(Too bad – I kind of liked them. They’re like the weighted blankets people use to feel comfortable sleeping.)
Dartmouth-Hitchcock Health will no longer use heavy lead aprons to shield patients from radiation during X-rays because they have been found to provide little benefit, according to a news release from the Lebanon-based health system.
Such shielding also can obscure parts of the body, requiring repeated tests or diminishing the utility of the images the X-rays produce, according to the American Association of Physicists in Medicine.
“When you receive an X-ray, a small amount of radiation will get to other areas of your body, but this occurs internally; lead will do nothing to block this radiation,” Michael Timmerman, radiation safety officer at Dartmouth-Hitchcock Medical Center, said in the release.

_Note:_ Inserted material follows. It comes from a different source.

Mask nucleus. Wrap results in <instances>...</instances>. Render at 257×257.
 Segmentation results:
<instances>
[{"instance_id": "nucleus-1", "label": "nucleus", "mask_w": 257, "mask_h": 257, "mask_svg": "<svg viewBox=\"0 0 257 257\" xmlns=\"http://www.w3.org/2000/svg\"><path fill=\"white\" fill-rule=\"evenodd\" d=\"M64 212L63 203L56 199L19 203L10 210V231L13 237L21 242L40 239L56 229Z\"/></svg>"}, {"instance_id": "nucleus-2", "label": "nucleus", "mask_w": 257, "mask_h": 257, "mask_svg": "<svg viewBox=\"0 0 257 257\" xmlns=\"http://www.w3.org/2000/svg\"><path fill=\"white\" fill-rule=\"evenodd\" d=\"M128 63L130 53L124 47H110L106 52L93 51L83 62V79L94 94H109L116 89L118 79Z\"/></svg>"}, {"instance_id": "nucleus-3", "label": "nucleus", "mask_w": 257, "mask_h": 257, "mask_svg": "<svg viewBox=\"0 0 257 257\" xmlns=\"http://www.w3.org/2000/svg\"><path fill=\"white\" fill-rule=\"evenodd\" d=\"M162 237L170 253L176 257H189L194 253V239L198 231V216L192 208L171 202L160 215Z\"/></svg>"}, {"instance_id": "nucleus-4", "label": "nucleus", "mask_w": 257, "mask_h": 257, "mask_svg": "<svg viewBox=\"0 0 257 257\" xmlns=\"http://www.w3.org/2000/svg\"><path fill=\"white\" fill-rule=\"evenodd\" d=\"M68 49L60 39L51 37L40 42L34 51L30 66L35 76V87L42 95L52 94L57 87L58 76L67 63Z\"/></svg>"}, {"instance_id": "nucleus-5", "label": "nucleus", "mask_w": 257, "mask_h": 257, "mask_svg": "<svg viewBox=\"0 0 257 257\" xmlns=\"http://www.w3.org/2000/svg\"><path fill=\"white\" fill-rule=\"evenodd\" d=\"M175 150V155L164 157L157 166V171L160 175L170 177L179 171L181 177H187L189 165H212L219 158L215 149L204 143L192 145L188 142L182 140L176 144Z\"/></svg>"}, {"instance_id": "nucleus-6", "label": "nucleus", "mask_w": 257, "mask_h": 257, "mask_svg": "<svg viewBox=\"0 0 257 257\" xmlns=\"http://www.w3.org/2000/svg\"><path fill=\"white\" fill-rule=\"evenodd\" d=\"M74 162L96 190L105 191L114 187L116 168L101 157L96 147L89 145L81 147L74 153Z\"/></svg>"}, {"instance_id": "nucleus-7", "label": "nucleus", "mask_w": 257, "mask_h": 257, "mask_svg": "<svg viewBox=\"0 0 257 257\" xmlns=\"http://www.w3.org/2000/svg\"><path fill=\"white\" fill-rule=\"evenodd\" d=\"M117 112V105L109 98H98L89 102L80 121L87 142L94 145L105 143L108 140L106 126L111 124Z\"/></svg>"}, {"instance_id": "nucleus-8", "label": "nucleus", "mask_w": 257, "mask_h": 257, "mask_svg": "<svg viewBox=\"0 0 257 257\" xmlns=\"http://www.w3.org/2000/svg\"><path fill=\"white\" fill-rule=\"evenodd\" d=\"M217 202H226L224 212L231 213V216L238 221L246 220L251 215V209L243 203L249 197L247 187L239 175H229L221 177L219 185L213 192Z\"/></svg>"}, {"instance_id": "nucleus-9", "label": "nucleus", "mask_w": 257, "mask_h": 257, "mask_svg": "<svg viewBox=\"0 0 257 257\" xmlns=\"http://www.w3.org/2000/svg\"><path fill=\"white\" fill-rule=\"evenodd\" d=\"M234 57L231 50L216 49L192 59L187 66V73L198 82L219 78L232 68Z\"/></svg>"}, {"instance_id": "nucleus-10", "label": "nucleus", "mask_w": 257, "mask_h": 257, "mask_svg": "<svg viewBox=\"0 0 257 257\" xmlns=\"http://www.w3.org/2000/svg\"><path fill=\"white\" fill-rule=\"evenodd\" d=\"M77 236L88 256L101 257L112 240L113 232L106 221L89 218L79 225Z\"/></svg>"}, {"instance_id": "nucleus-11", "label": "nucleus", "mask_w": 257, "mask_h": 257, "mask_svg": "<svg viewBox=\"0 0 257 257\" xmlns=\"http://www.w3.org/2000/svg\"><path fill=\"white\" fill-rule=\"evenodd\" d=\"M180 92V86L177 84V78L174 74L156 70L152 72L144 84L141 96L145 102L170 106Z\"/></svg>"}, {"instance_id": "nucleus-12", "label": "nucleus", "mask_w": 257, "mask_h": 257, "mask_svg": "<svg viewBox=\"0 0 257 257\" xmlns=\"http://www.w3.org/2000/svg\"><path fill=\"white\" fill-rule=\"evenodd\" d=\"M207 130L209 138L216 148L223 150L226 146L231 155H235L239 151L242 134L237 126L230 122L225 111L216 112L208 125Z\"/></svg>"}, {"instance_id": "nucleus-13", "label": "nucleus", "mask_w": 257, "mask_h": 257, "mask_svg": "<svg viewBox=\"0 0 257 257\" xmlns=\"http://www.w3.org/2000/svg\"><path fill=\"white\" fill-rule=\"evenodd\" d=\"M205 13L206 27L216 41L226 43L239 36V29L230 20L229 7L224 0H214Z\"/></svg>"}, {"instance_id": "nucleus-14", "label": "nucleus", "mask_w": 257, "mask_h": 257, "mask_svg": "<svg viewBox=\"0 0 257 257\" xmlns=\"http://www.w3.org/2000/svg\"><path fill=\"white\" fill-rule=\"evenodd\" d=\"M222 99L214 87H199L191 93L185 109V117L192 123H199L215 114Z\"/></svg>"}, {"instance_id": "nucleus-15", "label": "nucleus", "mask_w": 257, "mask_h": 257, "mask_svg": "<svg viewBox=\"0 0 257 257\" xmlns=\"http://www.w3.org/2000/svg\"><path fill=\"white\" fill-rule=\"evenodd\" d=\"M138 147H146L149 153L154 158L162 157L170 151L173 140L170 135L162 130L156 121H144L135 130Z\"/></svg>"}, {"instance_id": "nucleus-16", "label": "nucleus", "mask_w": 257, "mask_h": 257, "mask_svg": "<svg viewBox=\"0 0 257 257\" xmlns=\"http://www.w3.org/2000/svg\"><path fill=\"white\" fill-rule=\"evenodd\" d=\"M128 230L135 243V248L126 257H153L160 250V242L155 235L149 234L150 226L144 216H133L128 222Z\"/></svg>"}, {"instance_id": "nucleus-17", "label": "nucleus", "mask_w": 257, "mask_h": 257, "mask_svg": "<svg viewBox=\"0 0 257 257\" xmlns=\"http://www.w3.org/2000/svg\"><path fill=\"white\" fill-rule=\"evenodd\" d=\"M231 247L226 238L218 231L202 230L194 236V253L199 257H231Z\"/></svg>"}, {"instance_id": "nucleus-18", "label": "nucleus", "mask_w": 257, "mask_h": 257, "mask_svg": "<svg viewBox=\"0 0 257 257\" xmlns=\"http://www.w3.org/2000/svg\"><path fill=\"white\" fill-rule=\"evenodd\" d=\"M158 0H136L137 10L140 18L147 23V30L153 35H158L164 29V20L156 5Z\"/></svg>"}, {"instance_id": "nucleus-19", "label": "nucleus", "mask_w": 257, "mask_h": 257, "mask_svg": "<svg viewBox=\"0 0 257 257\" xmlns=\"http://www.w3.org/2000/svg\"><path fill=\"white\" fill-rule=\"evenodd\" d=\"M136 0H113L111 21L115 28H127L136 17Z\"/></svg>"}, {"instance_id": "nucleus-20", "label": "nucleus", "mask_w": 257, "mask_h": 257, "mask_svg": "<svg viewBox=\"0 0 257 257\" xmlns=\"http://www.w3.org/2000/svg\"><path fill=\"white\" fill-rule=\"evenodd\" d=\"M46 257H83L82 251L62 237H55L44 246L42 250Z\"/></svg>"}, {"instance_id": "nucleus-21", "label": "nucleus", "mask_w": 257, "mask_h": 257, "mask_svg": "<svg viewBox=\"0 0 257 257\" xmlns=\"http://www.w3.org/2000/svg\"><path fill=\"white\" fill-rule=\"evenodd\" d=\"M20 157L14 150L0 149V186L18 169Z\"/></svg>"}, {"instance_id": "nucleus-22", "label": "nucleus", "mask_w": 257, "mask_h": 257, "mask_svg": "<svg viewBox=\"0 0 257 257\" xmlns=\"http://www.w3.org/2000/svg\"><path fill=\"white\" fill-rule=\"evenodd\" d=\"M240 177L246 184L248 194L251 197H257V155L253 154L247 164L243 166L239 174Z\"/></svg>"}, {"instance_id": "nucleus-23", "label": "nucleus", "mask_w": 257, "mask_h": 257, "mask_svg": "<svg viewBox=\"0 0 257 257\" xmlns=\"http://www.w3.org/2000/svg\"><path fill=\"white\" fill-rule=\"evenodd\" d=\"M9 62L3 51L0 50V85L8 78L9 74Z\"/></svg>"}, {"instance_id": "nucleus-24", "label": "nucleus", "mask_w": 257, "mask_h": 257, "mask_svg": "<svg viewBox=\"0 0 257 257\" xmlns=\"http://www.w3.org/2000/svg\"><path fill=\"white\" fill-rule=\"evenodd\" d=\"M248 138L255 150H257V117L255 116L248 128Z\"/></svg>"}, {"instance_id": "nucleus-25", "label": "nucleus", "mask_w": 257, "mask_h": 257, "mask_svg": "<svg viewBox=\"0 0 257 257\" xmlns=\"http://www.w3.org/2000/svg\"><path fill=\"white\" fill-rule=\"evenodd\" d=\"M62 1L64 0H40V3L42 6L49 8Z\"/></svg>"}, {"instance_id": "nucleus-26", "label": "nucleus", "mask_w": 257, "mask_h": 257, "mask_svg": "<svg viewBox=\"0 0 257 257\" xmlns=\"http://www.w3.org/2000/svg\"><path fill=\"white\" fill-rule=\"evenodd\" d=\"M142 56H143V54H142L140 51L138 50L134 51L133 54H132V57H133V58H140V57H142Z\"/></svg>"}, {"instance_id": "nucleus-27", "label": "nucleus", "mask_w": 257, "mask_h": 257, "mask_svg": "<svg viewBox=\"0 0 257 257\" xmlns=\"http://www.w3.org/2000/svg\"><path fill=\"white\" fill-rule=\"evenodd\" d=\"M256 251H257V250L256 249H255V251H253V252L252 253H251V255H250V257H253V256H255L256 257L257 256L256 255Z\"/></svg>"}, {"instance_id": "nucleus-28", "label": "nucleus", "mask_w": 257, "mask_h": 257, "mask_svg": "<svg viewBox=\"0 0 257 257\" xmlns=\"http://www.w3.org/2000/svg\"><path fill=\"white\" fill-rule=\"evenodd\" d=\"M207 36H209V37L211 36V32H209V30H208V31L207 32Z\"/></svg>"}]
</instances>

To reduce exposure, D-H radiologists aim to irradiate only the area of the body necessary for the exam, Timmerman said. They also use the smallest amount of radiation necessary and consider using non-radiation options such as ultrasound or magnetic resonance imaging (MRI) when possible, he said.
Since the 1950s, the amount of radiation used in medical imaging has decreased by more than 95%, and advances in imaging equipment now can produce quality images using small amounts of radiation, the release said.
Though lead shields were often placed over patients’ reproductive organs during X-rays in an effort to prevent radiation from damaging cells that could be passed on to future generations, medical studies have not found that radiation from X-rays causes harm to patients’ future children, the release said.